ALICE: "One can't believe impossible things.''
THE WHITE QUEEN: "I daresay you haven't had much practice. When I was your age I always did it for half-an-hour a day. Why, sometimes I've believed as many as six impossible things before breakfast.''
-- From Through the Looking Glass, by Lewis Carroll.
Connecticut lately is getting plenty of practice trying to believe impossible things, not least because of high school sports contests that let boys compete as girls if they insist that they want to be girls. Two such boys, excellent athletes, recently have been finishing first and second in track meets for girls.
There has been some grousing that this is unfair, but on the whole it seems that those most directly aggrieved by the expropriation of the girls events are afraid of coming out as politically incorrect. They fear acknowledging the obvious -- that there are physiological differences between the sexes, starting with the male and female chromosomes, differences that in general give athletic advantages to males, advantages confirmed by the instant success of the boys competing in the girls track meets.
Connecticut law now presumes to deny this basic science by insisting on the right of people who reject their biological gender to use the bathrooms designated for the other gender. The ancient right of sexual privacy has been crushed under the heel of this political correctness.
Biology and science are being discarded in favor of mere individual desire, leaving society with no objective criteria for determining whether someone is male or female. People are to be only what they call themselves, though it used to be understood that, as Lincoln noted, just calling a tail a leg doesn't make it one.
If, as this trend presumes, there are really no differences between the sexes, there no longer will be any rationale for gender divisions in sports, from schools right up through professional leagues. As men who impersonate women begin competing that way, athletic opportunities and recognition for women will be reduced, as the success of the transgendered high school runners in Connecticut already has reduced them. Are women really going to sit quietly through this?
Requiring those runners to compete against their biological gender would deny them no opportunity. As this would remain a free country, the boys could still style and present themselves as girls. No one would have any power to interfere with their personal lives. There would be no need to review their medical histories, as is done elsewhere with claims of transgenderism, nor to psychoanalyze them. They could be themselves and their unconventionality would be no more publicized than it already is.
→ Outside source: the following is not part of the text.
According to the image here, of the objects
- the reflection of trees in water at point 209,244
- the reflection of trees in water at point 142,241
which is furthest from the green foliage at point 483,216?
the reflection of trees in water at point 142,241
No longer taking advantage of others, they would be less resented.
Indeed, in that case any honors they won might be considered not just more fairly but also more courageously won than honors they won by pretending to be girls.
Political correctness can intimidate people into silence but it can't control what they think, and honors received by able-bodied boys and men competing athletically against girls and women are not likely ever to be considered completely legitimate -- and they shouldn't be, no matter how much the White Queen enjoyed believing impossible things.
Chris Powell is a columnist for the Journal Inquirer, in Manchester, Conn.